→ **Given passage**:
______________________________

Batik printing uses a resist method, much like marbleizing. What we witnessed here was a woman working on a wooden, hand operated loom using threads which are already dyed, and will form the design. She will weave the threads with plain warp; predominant color on almost all of the unoccupied looms was blue.

The Village of Gianyar has many of the best weavers on the island; it is also the most accessible and houses the best known factories for this craft. The workshop really doens't provide a tour, it's more like a do it yourself kind of thing. After which, they pointed us in the direction of their showroom which was simply humongous! Textiles in every possible form and shape, on hangers, neatly piled on shelving using every inch of wall space available; table cloths, lots and lots of shirts, ad infinitum. They did not however, have any of the block print or hand painted batiks which are so ubiquitous here, and in stores throughout the U.S. Block printed batik use soft colors and only on one side of the cloth; true batik which is referred to as batik tulis use more vibrant colors equally on both sides of the cloth. Printing on cotton is the most common, although polyester is in circulation in the markets as well. Some of the people on our tour were shopping with frenzy; others just walked around as I did inspecting the quality and feeling the materials.

We were usually given a time limit on such visits by the guides, and those of us who finished earlier would run into the bus and cool off our overheated bodies. Immediately after our visit here, we went into a rice field and I met my first rice husk. I picked it and it travelled with me all the way back to New York. We even picked up a wooden reproduction of a rice plant which sits on a shelf in the foyer.

______________________________

Recorded data
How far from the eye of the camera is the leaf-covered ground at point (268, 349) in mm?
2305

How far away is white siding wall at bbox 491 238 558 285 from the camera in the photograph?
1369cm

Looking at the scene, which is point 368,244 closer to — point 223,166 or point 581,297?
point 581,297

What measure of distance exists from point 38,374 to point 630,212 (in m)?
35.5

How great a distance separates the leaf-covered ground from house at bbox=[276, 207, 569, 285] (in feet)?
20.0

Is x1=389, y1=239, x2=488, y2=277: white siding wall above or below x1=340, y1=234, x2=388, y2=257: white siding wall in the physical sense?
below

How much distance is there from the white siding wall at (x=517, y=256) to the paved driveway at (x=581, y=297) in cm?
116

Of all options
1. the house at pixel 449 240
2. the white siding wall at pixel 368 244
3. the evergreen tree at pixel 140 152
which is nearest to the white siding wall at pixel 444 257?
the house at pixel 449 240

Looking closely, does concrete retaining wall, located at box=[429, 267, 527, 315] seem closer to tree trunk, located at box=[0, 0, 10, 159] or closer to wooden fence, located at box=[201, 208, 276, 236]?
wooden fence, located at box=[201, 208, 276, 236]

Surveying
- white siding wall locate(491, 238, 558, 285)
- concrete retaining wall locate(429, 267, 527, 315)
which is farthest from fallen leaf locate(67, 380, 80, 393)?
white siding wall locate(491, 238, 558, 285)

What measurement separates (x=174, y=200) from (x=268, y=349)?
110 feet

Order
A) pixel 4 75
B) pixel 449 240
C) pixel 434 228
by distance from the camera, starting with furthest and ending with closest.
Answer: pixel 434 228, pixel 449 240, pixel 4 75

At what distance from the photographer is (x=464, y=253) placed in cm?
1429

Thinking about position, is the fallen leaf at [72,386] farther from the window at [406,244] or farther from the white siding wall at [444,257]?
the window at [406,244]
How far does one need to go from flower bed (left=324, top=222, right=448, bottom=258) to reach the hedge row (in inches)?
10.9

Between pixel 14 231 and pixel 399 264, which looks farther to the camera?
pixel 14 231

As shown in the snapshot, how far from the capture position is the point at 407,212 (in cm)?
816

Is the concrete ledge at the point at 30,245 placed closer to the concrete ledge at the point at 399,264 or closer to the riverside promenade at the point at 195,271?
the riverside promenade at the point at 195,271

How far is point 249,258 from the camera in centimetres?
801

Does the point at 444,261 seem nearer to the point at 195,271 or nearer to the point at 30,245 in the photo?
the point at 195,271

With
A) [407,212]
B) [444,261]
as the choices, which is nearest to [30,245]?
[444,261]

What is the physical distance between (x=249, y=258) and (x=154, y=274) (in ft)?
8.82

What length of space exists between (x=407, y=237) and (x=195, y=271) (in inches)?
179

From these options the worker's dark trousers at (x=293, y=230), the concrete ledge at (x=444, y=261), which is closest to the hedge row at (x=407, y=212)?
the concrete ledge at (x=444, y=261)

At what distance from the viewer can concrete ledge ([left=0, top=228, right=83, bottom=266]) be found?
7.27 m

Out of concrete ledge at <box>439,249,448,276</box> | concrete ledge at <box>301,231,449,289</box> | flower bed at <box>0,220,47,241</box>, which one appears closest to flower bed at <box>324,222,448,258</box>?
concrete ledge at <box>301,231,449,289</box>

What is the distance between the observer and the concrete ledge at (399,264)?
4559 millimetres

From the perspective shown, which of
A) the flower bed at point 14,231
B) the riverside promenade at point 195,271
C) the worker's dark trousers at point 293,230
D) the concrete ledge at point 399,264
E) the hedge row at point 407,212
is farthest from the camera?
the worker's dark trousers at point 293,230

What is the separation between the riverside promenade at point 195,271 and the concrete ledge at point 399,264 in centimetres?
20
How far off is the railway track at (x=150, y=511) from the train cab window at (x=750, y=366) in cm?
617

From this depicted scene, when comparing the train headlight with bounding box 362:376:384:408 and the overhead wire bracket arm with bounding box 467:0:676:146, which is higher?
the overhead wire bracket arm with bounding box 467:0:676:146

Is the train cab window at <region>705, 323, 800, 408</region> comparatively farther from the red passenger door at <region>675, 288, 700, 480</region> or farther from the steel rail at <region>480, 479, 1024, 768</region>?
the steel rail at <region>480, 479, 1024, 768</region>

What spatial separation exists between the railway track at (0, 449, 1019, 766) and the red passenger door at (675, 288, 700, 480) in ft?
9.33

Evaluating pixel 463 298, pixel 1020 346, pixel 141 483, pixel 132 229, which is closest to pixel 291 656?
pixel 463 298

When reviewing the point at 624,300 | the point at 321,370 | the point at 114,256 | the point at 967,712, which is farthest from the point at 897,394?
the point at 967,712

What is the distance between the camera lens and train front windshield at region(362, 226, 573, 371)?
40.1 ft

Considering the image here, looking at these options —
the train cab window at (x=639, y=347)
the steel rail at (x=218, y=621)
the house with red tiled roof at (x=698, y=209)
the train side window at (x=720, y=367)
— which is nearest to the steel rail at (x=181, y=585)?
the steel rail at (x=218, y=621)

______________________________

→ **Requirements**:
1. In the weaving passage, what color predominated on almost all of the unoccupied looms?
2. Return the section of the weaving passage starting with "Batik printing uses" and going on through "looms was blue.".
3. According to the weaving passage, why did those who finished a visit early go into the bus?

→ **Answers for the exercise**:
1. Blue.

2.
Batik printing uses a resist method, much like marbleizing. What we witnessed here was a woman working on a wooden, hand operated loom using threads which are already dyed, and will form the design. She will weave the threads with plain warp; predominant color on almost all of the unoccupied looms was blue.

3. The guides usually set a time limit on such visits. Those who finished earlier ran into the bus to cool off their overheated bodies.